The decision to ban the manufacture and sale of e-cigarettes and other electronic nicotine devices across the country had a direct beneficiary Wednesday — the Government of India.

The reason is that the Centre holds stake, directly and through government-held entities, in at least two of the listed companies with exposure to the tobacco business — ITC Ltd and VST Industries Ltd.

As share prices of most of the tobacco firms witnessed a surge after the Cabinet decision, since these companies are seen to gain the most from the move, the government recorded notional gains of around Rs 1,000 crore over the course of Wednesday’s trade.

Share prices of some tobacco firms listed on the Bombay Stock Exchange (BSE) rose as much as 9 per cent intra-day Wednesday.

This includes even Godfrey Phillips India, which has its own portfolio of e-cigarettes for the Indian market.

For instance, share prices of ITC Ltd, in which the government and its entities own 28.64 per cent stake, rose 1.03 per cent, or Rs 2.45 apiece, to close at Rs 239.60 apiece Wednesday.

While it holds 7.96 per cent stake in ITC through the Specified Undertaking of Unit Trust of India (SUUTI), state-owned insurer LIC holds 16.32 per cent stake in the company.

(Data listing)
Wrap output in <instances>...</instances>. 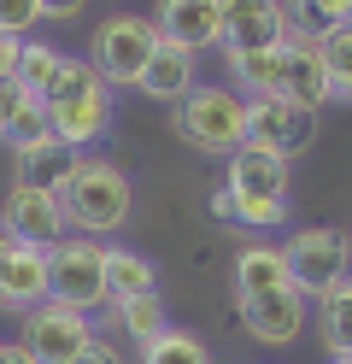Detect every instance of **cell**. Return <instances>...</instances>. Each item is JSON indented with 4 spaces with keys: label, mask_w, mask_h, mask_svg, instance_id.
<instances>
[{
    "label": "cell",
    "mask_w": 352,
    "mask_h": 364,
    "mask_svg": "<svg viewBox=\"0 0 352 364\" xmlns=\"http://www.w3.org/2000/svg\"><path fill=\"white\" fill-rule=\"evenodd\" d=\"M53 194H59V212H65V230L70 235H88V241H100L112 230H124L129 212H135V188H129V176L117 159H100V153H77L65 165V176L53 182Z\"/></svg>",
    "instance_id": "obj_1"
},
{
    "label": "cell",
    "mask_w": 352,
    "mask_h": 364,
    "mask_svg": "<svg viewBox=\"0 0 352 364\" xmlns=\"http://www.w3.org/2000/svg\"><path fill=\"white\" fill-rule=\"evenodd\" d=\"M70 364H124V358H117V347H112L106 335H94V341H88V347L70 358Z\"/></svg>",
    "instance_id": "obj_31"
},
{
    "label": "cell",
    "mask_w": 352,
    "mask_h": 364,
    "mask_svg": "<svg viewBox=\"0 0 352 364\" xmlns=\"http://www.w3.org/2000/svg\"><path fill=\"white\" fill-rule=\"evenodd\" d=\"M0 364H36V358H30L23 341H0Z\"/></svg>",
    "instance_id": "obj_34"
},
{
    "label": "cell",
    "mask_w": 352,
    "mask_h": 364,
    "mask_svg": "<svg viewBox=\"0 0 352 364\" xmlns=\"http://www.w3.org/2000/svg\"><path fill=\"white\" fill-rule=\"evenodd\" d=\"M282 253H288V270H294V288L323 300L335 282L352 277V241L341 230H294L282 241Z\"/></svg>",
    "instance_id": "obj_6"
},
{
    "label": "cell",
    "mask_w": 352,
    "mask_h": 364,
    "mask_svg": "<svg viewBox=\"0 0 352 364\" xmlns=\"http://www.w3.org/2000/svg\"><path fill=\"white\" fill-rule=\"evenodd\" d=\"M317 141V112H305L282 95H265V100H247V147H265L276 159H294Z\"/></svg>",
    "instance_id": "obj_8"
},
{
    "label": "cell",
    "mask_w": 352,
    "mask_h": 364,
    "mask_svg": "<svg viewBox=\"0 0 352 364\" xmlns=\"http://www.w3.org/2000/svg\"><path fill=\"white\" fill-rule=\"evenodd\" d=\"M41 300H53V270H47V247L18 241L6 259H0V306L30 317Z\"/></svg>",
    "instance_id": "obj_12"
},
{
    "label": "cell",
    "mask_w": 352,
    "mask_h": 364,
    "mask_svg": "<svg viewBox=\"0 0 352 364\" xmlns=\"http://www.w3.org/2000/svg\"><path fill=\"white\" fill-rule=\"evenodd\" d=\"M106 288H112V306L147 300V294H159V270L153 259L129 253V247H106Z\"/></svg>",
    "instance_id": "obj_19"
},
{
    "label": "cell",
    "mask_w": 352,
    "mask_h": 364,
    "mask_svg": "<svg viewBox=\"0 0 352 364\" xmlns=\"http://www.w3.org/2000/svg\"><path fill=\"white\" fill-rule=\"evenodd\" d=\"M41 24V0H0V30L6 36H23Z\"/></svg>",
    "instance_id": "obj_29"
},
{
    "label": "cell",
    "mask_w": 352,
    "mask_h": 364,
    "mask_svg": "<svg viewBox=\"0 0 352 364\" xmlns=\"http://www.w3.org/2000/svg\"><path fill=\"white\" fill-rule=\"evenodd\" d=\"M47 270H53V300L77 306V311L112 306V288H106V241L65 235V241L47 247Z\"/></svg>",
    "instance_id": "obj_5"
},
{
    "label": "cell",
    "mask_w": 352,
    "mask_h": 364,
    "mask_svg": "<svg viewBox=\"0 0 352 364\" xmlns=\"http://www.w3.org/2000/svg\"><path fill=\"white\" fill-rule=\"evenodd\" d=\"M176 135L206 159H229L247 147V95L218 82H200L194 95L176 106Z\"/></svg>",
    "instance_id": "obj_3"
},
{
    "label": "cell",
    "mask_w": 352,
    "mask_h": 364,
    "mask_svg": "<svg viewBox=\"0 0 352 364\" xmlns=\"http://www.w3.org/2000/svg\"><path fill=\"white\" fill-rule=\"evenodd\" d=\"M317 53L329 65V82H335V100H352V24H335L317 36Z\"/></svg>",
    "instance_id": "obj_24"
},
{
    "label": "cell",
    "mask_w": 352,
    "mask_h": 364,
    "mask_svg": "<svg viewBox=\"0 0 352 364\" xmlns=\"http://www.w3.org/2000/svg\"><path fill=\"white\" fill-rule=\"evenodd\" d=\"M135 88H141L147 100H159V106H182V100L200 88V53L159 41V53L147 59V71H141V82H135Z\"/></svg>",
    "instance_id": "obj_15"
},
{
    "label": "cell",
    "mask_w": 352,
    "mask_h": 364,
    "mask_svg": "<svg viewBox=\"0 0 352 364\" xmlns=\"http://www.w3.org/2000/svg\"><path fill=\"white\" fill-rule=\"evenodd\" d=\"M317 329H323V347L335 358H352V277L335 282L317 300Z\"/></svg>",
    "instance_id": "obj_21"
},
{
    "label": "cell",
    "mask_w": 352,
    "mask_h": 364,
    "mask_svg": "<svg viewBox=\"0 0 352 364\" xmlns=\"http://www.w3.org/2000/svg\"><path fill=\"white\" fill-rule=\"evenodd\" d=\"M0 223L12 230V241H30V247H53L65 241V212H59V194L41 188V182H12L6 188V206H0Z\"/></svg>",
    "instance_id": "obj_10"
},
{
    "label": "cell",
    "mask_w": 352,
    "mask_h": 364,
    "mask_svg": "<svg viewBox=\"0 0 352 364\" xmlns=\"http://www.w3.org/2000/svg\"><path fill=\"white\" fill-rule=\"evenodd\" d=\"M153 24H159V41L171 48H218L223 41V18H218V0H159L153 6Z\"/></svg>",
    "instance_id": "obj_13"
},
{
    "label": "cell",
    "mask_w": 352,
    "mask_h": 364,
    "mask_svg": "<svg viewBox=\"0 0 352 364\" xmlns=\"http://www.w3.org/2000/svg\"><path fill=\"white\" fill-rule=\"evenodd\" d=\"M211 218L241 223V230H276V223H288V200H247L235 188H211Z\"/></svg>",
    "instance_id": "obj_20"
},
{
    "label": "cell",
    "mask_w": 352,
    "mask_h": 364,
    "mask_svg": "<svg viewBox=\"0 0 352 364\" xmlns=\"http://www.w3.org/2000/svg\"><path fill=\"white\" fill-rule=\"evenodd\" d=\"M223 188L247 194V200H288L294 171H288V159H276V153H265V147H241V153H229Z\"/></svg>",
    "instance_id": "obj_14"
},
{
    "label": "cell",
    "mask_w": 352,
    "mask_h": 364,
    "mask_svg": "<svg viewBox=\"0 0 352 364\" xmlns=\"http://www.w3.org/2000/svg\"><path fill=\"white\" fill-rule=\"evenodd\" d=\"M41 106H47V124H53V135H59L70 153L94 147V141L112 129V88H106V77L94 71L88 59H65L59 77L47 82Z\"/></svg>",
    "instance_id": "obj_2"
},
{
    "label": "cell",
    "mask_w": 352,
    "mask_h": 364,
    "mask_svg": "<svg viewBox=\"0 0 352 364\" xmlns=\"http://www.w3.org/2000/svg\"><path fill=\"white\" fill-rule=\"evenodd\" d=\"M59 65H65L59 48H47V41H23V53H18V88L47 95V82L59 77Z\"/></svg>",
    "instance_id": "obj_28"
},
{
    "label": "cell",
    "mask_w": 352,
    "mask_h": 364,
    "mask_svg": "<svg viewBox=\"0 0 352 364\" xmlns=\"http://www.w3.org/2000/svg\"><path fill=\"white\" fill-rule=\"evenodd\" d=\"M82 6H88V0H41V18H59V24H70Z\"/></svg>",
    "instance_id": "obj_32"
},
{
    "label": "cell",
    "mask_w": 352,
    "mask_h": 364,
    "mask_svg": "<svg viewBox=\"0 0 352 364\" xmlns=\"http://www.w3.org/2000/svg\"><path fill=\"white\" fill-rule=\"evenodd\" d=\"M305 317H311V294L299 288H276V294H258V300H241V329L265 347H294L305 335Z\"/></svg>",
    "instance_id": "obj_11"
},
{
    "label": "cell",
    "mask_w": 352,
    "mask_h": 364,
    "mask_svg": "<svg viewBox=\"0 0 352 364\" xmlns=\"http://www.w3.org/2000/svg\"><path fill=\"white\" fill-rule=\"evenodd\" d=\"M12 106H18V82H0V141H6V124H12Z\"/></svg>",
    "instance_id": "obj_33"
},
{
    "label": "cell",
    "mask_w": 352,
    "mask_h": 364,
    "mask_svg": "<svg viewBox=\"0 0 352 364\" xmlns=\"http://www.w3.org/2000/svg\"><path fill=\"white\" fill-rule=\"evenodd\" d=\"M12 247H18V241H12V230H6V223H0V259H6Z\"/></svg>",
    "instance_id": "obj_35"
},
{
    "label": "cell",
    "mask_w": 352,
    "mask_h": 364,
    "mask_svg": "<svg viewBox=\"0 0 352 364\" xmlns=\"http://www.w3.org/2000/svg\"><path fill=\"white\" fill-rule=\"evenodd\" d=\"M294 288V270L282 247H241L235 253V300H258V294Z\"/></svg>",
    "instance_id": "obj_17"
},
{
    "label": "cell",
    "mask_w": 352,
    "mask_h": 364,
    "mask_svg": "<svg viewBox=\"0 0 352 364\" xmlns=\"http://www.w3.org/2000/svg\"><path fill=\"white\" fill-rule=\"evenodd\" d=\"M153 53H159V24L153 18H135V12H117L94 30L88 65L106 77V88H135Z\"/></svg>",
    "instance_id": "obj_4"
},
{
    "label": "cell",
    "mask_w": 352,
    "mask_h": 364,
    "mask_svg": "<svg viewBox=\"0 0 352 364\" xmlns=\"http://www.w3.org/2000/svg\"><path fill=\"white\" fill-rule=\"evenodd\" d=\"M329 364H352V358H329Z\"/></svg>",
    "instance_id": "obj_36"
},
{
    "label": "cell",
    "mask_w": 352,
    "mask_h": 364,
    "mask_svg": "<svg viewBox=\"0 0 352 364\" xmlns=\"http://www.w3.org/2000/svg\"><path fill=\"white\" fill-rule=\"evenodd\" d=\"M47 135H53V124H47V106H41V95L18 88V106H12V124H6V141H12V153H18V147H30V141H47Z\"/></svg>",
    "instance_id": "obj_26"
},
{
    "label": "cell",
    "mask_w": 352,
    "mask_h": 364,
    "mask_svg": "<svg viewBox=\"0 0 352 364\" xmlns=\"http://www.w3.org/2000/svg\"><path fill=\"white\" fill-rule=\"evenodd\" d=\"M112 317L124 323V335L135 341V347H147V341H159L164 329H171V311H164L159 294H147V300H124V306H112Z\"/></svg>",
    "instance_id": "obj_23"
},
{
    "label": "cell",
    "mask_w": 352,
    "mask_h": 364,
    "mask_svg": "<svg viewBox=\"0 0 352 364\" xmlns=\"http://www.w3.org/2000/svg\"><path fill=\"white\" fill-rule=\"evenodd\" d=\"M18 53H23V36L0 30V82H18Z\"/></svg>",
    "instance_id": "obj_30"
},
{
    "label": "cell",
    "mask_w": 352,
    "mask_h": 364,
    "mask_svg": "<svg viewBox=\"0 0 352 364\" xmlns=\"http://www.w3.org/2000/svg\"><path fill=\"white\" fill-rule=\"evenodd\" d=\"M282 100H294L305 112H323L335 100V82H329V65L317 53V36L288 41V71H282Z\"/></svg>",
    "instance_id": "obj_16"
},
{
    "label": "cell",
    "mask_w": 352,
    "mask_h": 364,
    "mask_svg": "<svg viewBox=\"0 0 352 364\" xmlns=\"http://www.w3.org/2000/svg\"><path fill=\"white\" fill-rule=\"evenodd\" d=\"M294 41L299 36H323L335 24H352V0H294Z\"/></svg>",
    "instance_id": "obj_27"
},
{
    "label": "cell",
    "mask_w": 352,
    "mask_h": 364,
    "mask_svg": "<svg viewBox=\"0 0 352 364\" xmlns=\"http://www.w3.org/2000/svg\"><path fill=\"white\" fill-rule=\"evenodd\" d=\"M282 71H288V41H282V48H258V53H229L235 95H247V100L282 95Z\"/></svg>",
    "instance_id": "obj_18"
},
{
    "label": "cell",
    "mask_w": 352,
    "mask_h": 364,
    "mask_svg": "<svg viewBox=\"0 0 352 364\" xmlns=\"http://www.w3.org/2000/svg\"><path fill=\"white\" fill-rule=\"evenodd\" d=\"M18 341L30 347L36 364H70L94 341V323H88V311L65 306V300H41L30 317H23V335Z\"/></svg>",
    "instance_id": "obj_7"
},
{
    "label": "cell",
    "mask_w": 352,
    "mask_h": 364,
    "mask_svg": "<svg viewBox=\"0 0 352 364\" xmlns=\"http://www.w3.org/2000/svg\"><path fill=\"white\" fill-rule=\"evenodd\" d=\"M141 364H211V353H206V341H200V335H188V329H164L159 341H147V347H141Z\"/></svg>",
    "instance_id": "obj_25"
},
{
    "label": "cell",
    "mask_w": 352,
    "mask_h": 364,
    "mask_svg": "<svg viewBox=\"0 0 352 364\" xmlns=\"http://www.w3.org/2000/svg\"><path fill=\"white\" fill-rule=\"evenodd\" d=\"M65 165H70V147L59 141V135L18 147V182H41V188H53V182L65 176Z\"/></svg>",
    "instance_id": "obj_22"
},
{
    "label": "cell",
    "mask_w": 352,
    "mask_h": 364,
    "mask_svg": "<svg viewBox=\"0 0 352 364\" xmlns=\"http://www.w3.org/2000/svg\"><path fill=\"white\" fill-rule=\"evenodd\" d=\"M223 18V53H258L294 41V18L282 0H218Z\"/></svg>",
    "instance_id": "obj_9"
}]
</instances>
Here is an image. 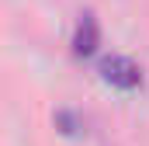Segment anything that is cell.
<instances>
[{
	"label": "cell",
	"instance_id": "3957f363",
	"mask_svg": "<svg viewBox=\"0 0 149 146\" xmlns=\"http://www.w3.org/2000/svg\"><path fill=\"white\" fill-rule=\"evenodd\" d=\"M56 125H59L66 136H76V132H80V125H76V118L70 115V111H59V115H56Z\"/></svg>",
	"mask_w": 149,
	"mask_h": 146
},
{
	"label": "cell",
	"instance_id": "6da1fadb",
	"mask_svg": "<svg viewBox=\"0 0 149 146\" xmlns=\"http://www.w3.org/2000/svg\"><path fill=\"white\" fill-rule=\"evenodd\" d=\"M101 77H104V84H111L118 91H135L142 84V70L128 56H104L101 59Z\"/></svg>",
	"mask_w": 149,
	"mask_h": 146
},
{
	"label": "cell",
	"instance_id": "7a4b0ae2",
	"mask_svg": "<svg viewBox=\"0 0 149 146\" xmlns=\"http://www.w3.org/2000/svg\"><path fill=\"white\" fill-rule=\"evenodd\" d=\"M97 42H101V28H97L94 14H83L80 25H76V35H73V56H80V59L94 56L97 52Z\"/></svg>",
	"mask_w": 149,
	"mask_h": 146
}]
</instances>
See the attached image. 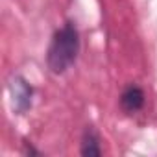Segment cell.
<instances>
[{
    "label": "cell",
    "mask_w": 157,
    "mask_h": 157,
    "mask_svg": "<svg viewBox=\"0 0 157 157\" xmlns=\"http://www.w3.org/2000/svg\"><path fill=\"white\" fill-rule=\"evenodd\" d=\"M82 37L74 21H65L52 35L48 50H46V67L52 74H65L80 56Z\"/></svg>",
    "instance_id": "cell-1"
},
{
    "label": "cell",
    "mask_w": 157,
    "mask_h": 157,
    "mask_svg": "<svg viewBox=\"0 0 157 157\" xmlns=\"http://www.w3.org/2000/svg\"><path fill=\"white\" fill-rule=\"evenodd\" d=\"M10 94H11V105L17 115H26L33 107V96L35 89L33 85L21 74H13L10 78Z\"/></svg>",
    "instance_id": "cell-2"
},
{
    "label": "cell",
    "mask_w": 157,
    "mask_h": 157,
    "mask_svg": "<svg viewBox=\"0 0 157 157\" xmlns=\"http://www.w3.org/2000/svg\"><path fill=\"white\" fill-rule=\"evenodd\" d=\"M118 104H120V109L126 113V115H137L144 104H146V94H144V89L137 83H129L122 93H120V98H118Z\"/></svg>",
    "instance_id": "cell-3"
},
{
    "label": "cell",
    "mask_w": 157,
    "mask_h": 157,
    "mask_svg": "<svg viewBox=\"0 0 157 157\" xmlns=\"http://www.w3.org/2000/svg\"><path fill=\"white\" fill-rule=\"evenodd\" d=\"M102 139L100 133L96 131L94 126H85L82 133V142H80V153L85 157H98L102 155Z\"/></svg>",
    "instance_id": "cell-4"
},
{
    "label": "cell",
    "mask_w": 157,
    "mask_h": 157,
    "mask_svg": "<svg viewBox=\"0 0 157 157\" xmlns=\"http://www.w3.org/2000/svg\"><path fill=\"white\" fill-rule=\"evenodd\" d=\"M22 153H24V155H41V151L35 150L28 140H24V150H22Z\"/></svg>",
    "instance_id": "cell-5"
}]
</instances>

# WRITTEN EXERCISE A:
According to the text on the e-cigarette ban, at what price did ITC Ltd shares close on Wednesday?
# WRITTEN EXERCISE B:
Please extend the text on the e-cigarette ban, starting right after its final sentence.
The entries have no part in this work.

# EXERCISE RESPONSE A:
Rs 239.60 apiece.

# EXERCISE RESPONSE B:
General insurer GIC, New India Insurance and Oriental Insurance own an aggregate of 4.36 per cent in the company. The notional gain for these state-owned firms put together on Wednesday works out to around Rs 859 crore.

Similarly, share prices of VST Industries rose Rs 58.15 apiece to close at Rs 3,560 apiece. Given that New India Assurance Company holds around 1.53 per cent stake in VST, the share movement translated into a notional gain of Rs 137.07 crore for state-owned New India Assurance.

Government’s reasoning behind the ban

The Health Ministry and Central Drugs Standards Control Organisation, India’s drug regulatory authority, had attempted in the past to ban the import and sale of these products citing public health concerns. Before the ordinance was announced, the government had been facing hurdles in the form of court cases against the move, as ENDS were not declared as ‘drugs’ in the country’s drug regulations.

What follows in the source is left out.